With his long black coat, tinted hair and painted nails, Cody Perkins may seem like just another high school “freak,” but his story has a dark prologue. His mother killed herself while consumed with post-partum depression.
A dozen years later, Cody’s father also took his own life. But not before killing his new wife (his seventh).
Now raised by his former stepgrandmother, Cody sings about his father and his sadness in the Christian-rock-goth-metal songs he composes on a steady basis.
Chris Johnson has both parents, but his father is slowly drinking himself to death. His beleaguered mother spends most of her day cleaning local motels and trying to keep their ramshackle compound of trailers clean and tidy.
Chris has been put down and condescended to throughout his entire education but appears to be blossoming along with Cody at the town’s new alternative school.
At first glance “Country Boys” may seem to be about the particular problems of regional poverty and low expectations. But by spending so much time with Chris and Cody, Sutherland uses them to explore eternal truths about adolescence, fear, maturity and conformity.
In one scene Chris volunteers to found and run the school’s newspaper. But in the next he behaves with maddening inconsistency, vacillating between adult responsibilities and teen flakiness.
Cody and his girlfriend, Liz, behave similarly, alternating between moments of public piety and frequent and furtive sexual escapades.
As “reality” TV goes, this blows all of the other contrived nonsense out of the water.
Heather Graham stars in “Emily’s Reasons Why Not” (9 p.m., ABC) as a publisher of self-help books seriously in need of her own product. She spends time with a peanut gallery of gay and straight friends who are full of advice and wisecracks.
Graham is simply too mature and too beautiful for this role. Add this miscasting to “Emily’s” generic take on the “Sex and the City” formula, and you have sufficient reasons why not to watch “Emily.” Ever.

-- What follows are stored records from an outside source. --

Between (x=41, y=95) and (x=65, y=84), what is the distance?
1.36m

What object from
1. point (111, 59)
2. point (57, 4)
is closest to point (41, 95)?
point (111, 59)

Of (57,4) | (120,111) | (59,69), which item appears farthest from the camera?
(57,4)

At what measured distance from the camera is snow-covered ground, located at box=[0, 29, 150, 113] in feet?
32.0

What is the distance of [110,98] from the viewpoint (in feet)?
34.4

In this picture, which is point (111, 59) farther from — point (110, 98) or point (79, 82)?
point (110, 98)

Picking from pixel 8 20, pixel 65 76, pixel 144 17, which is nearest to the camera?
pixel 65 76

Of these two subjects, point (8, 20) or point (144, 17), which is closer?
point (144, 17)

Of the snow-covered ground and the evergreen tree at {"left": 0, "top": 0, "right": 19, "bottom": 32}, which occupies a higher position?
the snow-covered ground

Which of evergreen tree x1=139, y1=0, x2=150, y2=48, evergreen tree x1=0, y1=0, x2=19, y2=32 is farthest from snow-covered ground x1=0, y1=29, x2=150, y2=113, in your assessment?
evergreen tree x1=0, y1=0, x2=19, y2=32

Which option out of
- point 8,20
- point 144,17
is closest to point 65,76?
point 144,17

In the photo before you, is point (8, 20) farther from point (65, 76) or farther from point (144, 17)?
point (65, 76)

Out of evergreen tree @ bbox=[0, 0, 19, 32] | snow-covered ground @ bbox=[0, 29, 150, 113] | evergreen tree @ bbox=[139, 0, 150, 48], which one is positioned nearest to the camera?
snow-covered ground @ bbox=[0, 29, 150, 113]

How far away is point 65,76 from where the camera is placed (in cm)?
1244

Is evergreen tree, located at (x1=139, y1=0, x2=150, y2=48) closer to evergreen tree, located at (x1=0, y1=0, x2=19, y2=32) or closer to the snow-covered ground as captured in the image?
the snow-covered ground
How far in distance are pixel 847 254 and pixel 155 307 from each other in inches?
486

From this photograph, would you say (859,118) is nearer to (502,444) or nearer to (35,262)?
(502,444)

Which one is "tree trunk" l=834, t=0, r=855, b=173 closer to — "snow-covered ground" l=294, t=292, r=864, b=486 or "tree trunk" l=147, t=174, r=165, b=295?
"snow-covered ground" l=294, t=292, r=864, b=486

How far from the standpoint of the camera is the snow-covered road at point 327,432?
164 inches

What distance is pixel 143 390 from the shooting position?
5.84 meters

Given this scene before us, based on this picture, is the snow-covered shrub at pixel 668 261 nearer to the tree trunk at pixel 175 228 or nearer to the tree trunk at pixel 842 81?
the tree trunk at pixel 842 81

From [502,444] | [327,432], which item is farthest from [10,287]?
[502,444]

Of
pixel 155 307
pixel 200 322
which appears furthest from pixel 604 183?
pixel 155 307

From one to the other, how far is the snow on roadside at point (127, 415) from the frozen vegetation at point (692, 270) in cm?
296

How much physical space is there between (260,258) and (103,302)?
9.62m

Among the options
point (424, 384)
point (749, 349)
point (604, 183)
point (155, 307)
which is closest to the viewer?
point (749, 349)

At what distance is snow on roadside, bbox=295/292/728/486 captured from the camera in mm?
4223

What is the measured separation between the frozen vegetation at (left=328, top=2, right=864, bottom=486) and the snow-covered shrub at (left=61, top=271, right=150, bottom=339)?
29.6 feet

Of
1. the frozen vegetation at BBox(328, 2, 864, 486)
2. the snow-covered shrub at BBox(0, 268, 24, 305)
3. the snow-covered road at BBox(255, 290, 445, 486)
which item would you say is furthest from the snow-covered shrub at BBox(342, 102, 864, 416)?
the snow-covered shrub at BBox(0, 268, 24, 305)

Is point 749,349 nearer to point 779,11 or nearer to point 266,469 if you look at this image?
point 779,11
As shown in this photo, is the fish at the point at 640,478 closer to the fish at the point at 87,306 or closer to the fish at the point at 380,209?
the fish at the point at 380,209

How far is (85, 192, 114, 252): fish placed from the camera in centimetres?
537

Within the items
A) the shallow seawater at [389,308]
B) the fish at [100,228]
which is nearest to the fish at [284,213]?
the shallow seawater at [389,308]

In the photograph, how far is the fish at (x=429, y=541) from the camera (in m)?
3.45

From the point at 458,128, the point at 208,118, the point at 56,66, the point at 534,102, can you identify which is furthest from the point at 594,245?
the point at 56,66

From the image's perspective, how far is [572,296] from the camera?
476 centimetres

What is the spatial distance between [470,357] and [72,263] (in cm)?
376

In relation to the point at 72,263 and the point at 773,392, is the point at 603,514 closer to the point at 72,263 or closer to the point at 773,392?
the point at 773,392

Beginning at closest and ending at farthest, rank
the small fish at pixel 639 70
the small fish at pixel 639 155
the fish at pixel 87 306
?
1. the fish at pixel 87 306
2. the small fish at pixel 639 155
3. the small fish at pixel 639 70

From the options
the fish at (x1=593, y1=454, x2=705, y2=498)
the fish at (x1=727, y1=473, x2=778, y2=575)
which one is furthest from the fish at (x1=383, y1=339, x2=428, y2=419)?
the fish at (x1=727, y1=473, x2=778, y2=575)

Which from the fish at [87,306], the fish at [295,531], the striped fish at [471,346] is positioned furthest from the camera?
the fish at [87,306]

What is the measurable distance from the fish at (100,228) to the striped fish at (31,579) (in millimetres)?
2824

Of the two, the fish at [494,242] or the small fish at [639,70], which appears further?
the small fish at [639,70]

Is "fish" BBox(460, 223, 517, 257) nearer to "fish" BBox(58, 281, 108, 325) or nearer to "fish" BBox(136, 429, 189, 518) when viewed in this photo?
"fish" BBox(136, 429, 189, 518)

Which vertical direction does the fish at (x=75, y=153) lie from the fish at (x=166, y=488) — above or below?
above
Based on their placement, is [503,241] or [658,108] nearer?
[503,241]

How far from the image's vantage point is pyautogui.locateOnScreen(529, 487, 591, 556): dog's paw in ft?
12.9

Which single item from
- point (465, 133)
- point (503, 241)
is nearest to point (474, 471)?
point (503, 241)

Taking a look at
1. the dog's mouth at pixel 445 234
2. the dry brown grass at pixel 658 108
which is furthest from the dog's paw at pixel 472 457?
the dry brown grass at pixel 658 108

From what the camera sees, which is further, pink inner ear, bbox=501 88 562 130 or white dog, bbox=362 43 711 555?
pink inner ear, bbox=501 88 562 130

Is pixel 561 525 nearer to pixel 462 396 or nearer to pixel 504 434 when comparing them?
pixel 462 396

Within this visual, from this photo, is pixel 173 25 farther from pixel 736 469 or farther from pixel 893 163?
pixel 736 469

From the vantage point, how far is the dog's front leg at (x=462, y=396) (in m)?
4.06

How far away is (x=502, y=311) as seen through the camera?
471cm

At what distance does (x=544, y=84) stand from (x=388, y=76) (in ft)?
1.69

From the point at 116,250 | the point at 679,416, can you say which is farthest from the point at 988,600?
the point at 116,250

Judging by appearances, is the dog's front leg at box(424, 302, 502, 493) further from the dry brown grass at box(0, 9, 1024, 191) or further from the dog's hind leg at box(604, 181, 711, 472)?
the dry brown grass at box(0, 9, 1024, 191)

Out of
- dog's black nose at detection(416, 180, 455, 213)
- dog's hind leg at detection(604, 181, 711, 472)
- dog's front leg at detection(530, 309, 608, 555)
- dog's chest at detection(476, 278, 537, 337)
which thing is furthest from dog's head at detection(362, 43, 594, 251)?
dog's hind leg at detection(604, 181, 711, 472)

Ashley Parker, a former O-Town boy-band heartthrob, scrambles to make sense of his life in the new documentary series “There & Back” (10:30 p.m., MTV). But in this “reality” show, he’s jobless and living with his future mother-in-law and pregnant girlfriend.
Other highlights
On back-to-back episodes of “House” (Fox), homeless and incurable (8 p.m.), and one enemy too many (9 p.m.).
Dennis Miller hosts “The 11th Annual Critics Choice Awards” (8 p.m., WB).
A brand-name restaurant attracts the quick and the dead on “Las Vegas” (9 p.m., NBC).
Exotic domiciles on display on “World’s Most Extreme Homes” (9 p.m., HGTV).
Peri Gilpin and Teri Polo star in the 2006 drama “For the Love of A Child” (9 p.m., Lifetime). Based on a true story.
A brash publicist (John Stamos) tries to erase memories of an old flame in the second-season opener of “Jake in Progress” (9:30 p.m., ABC).
A harmful spirit targets Allison’s daughter on “Medium” (10 p.m., NBC).
Bold bikes and bickering on a new season of “American Chopper” (10 p.m., Discovery).
The well-worn formula moves to France on “The Bachelor: Paris” (10 p.m., ABC).
Cult choice
Norma Shearer stars in the 1930 drama “The Divorcee” (8:30 p.m., TCM). Very shocking in its time.
Series notes
Doug wants to be a father in the worst way on “The King of Queens” (8 p.m., CBS) … Laura and Rich flee on “Surface” (8 p.m., NBC) … Lives changed and exchanged on “Wife Swap” (8 p.m., ABC) … A wedding derails on “How I Met Your Mother” (8:30 p.m., CBS) … On the couch on “Two and a Half Men” (9 p.m., CBS) … Dysfunctional dynamics on “Out of Practice” (9:30 p.m., CBS) … The death of a pickup artist on “CSI: Miami” (10 p.m., CBS).